Le commerce extérieur a reculé en 2016 confirmant le ralentissement économique du pays. Les exportations et les importations ont respectivement diminué de 7,7% et de 5,5%.

Les exportations ont atteint 2’100 milliards de dollars (1’917 mds €)  l’an dernier, et les importations 1’590 milliards (1’451 mds €), a annoncé l’administration des douanes, soit un excédent commercial de 510 milliards (466 mds €).

Les exportations ont dévissé de 6,1% sur un an, uniquement au mois de décembre, à 209,4 milliards de dollars (191,1 mds €). Elles avaient dégringolé de 10% en septembre et de 7,3% en octobre, pour progresser de 0,1% sur un an en novembre, à 196,8 milliards de dollars (181,3 mds €).

« Certains obstacles subsistent pour le commerce extérieur chinois« , a indiqué le porte-parole des douanes Huang Songping lors d’une conférence de presse, jugeant l’environnement commercial international « austère et complexe ».

Le recul des exportations pour le mois de décembre est nettement plus prononcé que celui attendu par un panel d’experts sondés par l’agence financière Bloomberg, qui estimaient celui-ci à -4%. Pour Julian Evans-Pritchard, de Capital Economics, la chute des exportations « intervient malgré des signes de reprise de la demande mondiale, une tendance reflétée par les chiffres positifs enregistrés dans les économies voisines, à Taïwan et en Corée du Sud.

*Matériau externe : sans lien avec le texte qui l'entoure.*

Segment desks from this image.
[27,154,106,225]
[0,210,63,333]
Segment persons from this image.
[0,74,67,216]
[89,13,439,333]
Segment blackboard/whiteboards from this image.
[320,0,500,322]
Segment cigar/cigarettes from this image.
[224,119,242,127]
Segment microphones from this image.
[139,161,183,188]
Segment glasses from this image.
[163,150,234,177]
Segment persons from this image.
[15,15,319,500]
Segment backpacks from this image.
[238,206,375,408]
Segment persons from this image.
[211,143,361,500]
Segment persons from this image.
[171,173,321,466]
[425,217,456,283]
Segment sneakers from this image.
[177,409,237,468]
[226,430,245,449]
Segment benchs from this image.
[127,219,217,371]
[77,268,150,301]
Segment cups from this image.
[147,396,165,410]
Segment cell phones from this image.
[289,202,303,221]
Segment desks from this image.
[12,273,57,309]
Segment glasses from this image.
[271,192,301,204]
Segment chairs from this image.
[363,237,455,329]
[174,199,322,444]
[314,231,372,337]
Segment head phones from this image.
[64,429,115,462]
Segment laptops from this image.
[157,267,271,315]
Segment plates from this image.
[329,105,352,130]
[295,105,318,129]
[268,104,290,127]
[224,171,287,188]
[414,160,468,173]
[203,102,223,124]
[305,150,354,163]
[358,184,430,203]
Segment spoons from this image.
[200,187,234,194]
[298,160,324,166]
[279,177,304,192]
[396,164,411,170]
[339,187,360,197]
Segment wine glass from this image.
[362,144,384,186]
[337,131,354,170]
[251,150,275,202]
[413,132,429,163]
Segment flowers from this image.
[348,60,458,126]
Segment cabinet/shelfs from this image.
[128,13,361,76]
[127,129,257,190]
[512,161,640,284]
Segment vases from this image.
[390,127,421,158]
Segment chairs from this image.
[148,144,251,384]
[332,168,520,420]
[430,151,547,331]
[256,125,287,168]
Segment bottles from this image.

Signe inquiétant « étant donné que la situation actuelle de hausse des prix et de croissance relativement robuste de l’industrie mondiale aurait dû constituer un soutien pour le commerce chinois », souligne-t-il. Ce dernier a estimé que « dans le futur, il est difficile de voir ce qui pourrait générer une reprise plus significative du commerce chinois ».

Les importations ont, de leur côté, grimpé de 3,1%, à 168,6 milliards de dollars (154 mds €). En novembre, elles avaient gonflé de 6,7% sur un an, à 152,2 milliards de dollars (139 mds €), après s’être repliées de 1,4% en octobre.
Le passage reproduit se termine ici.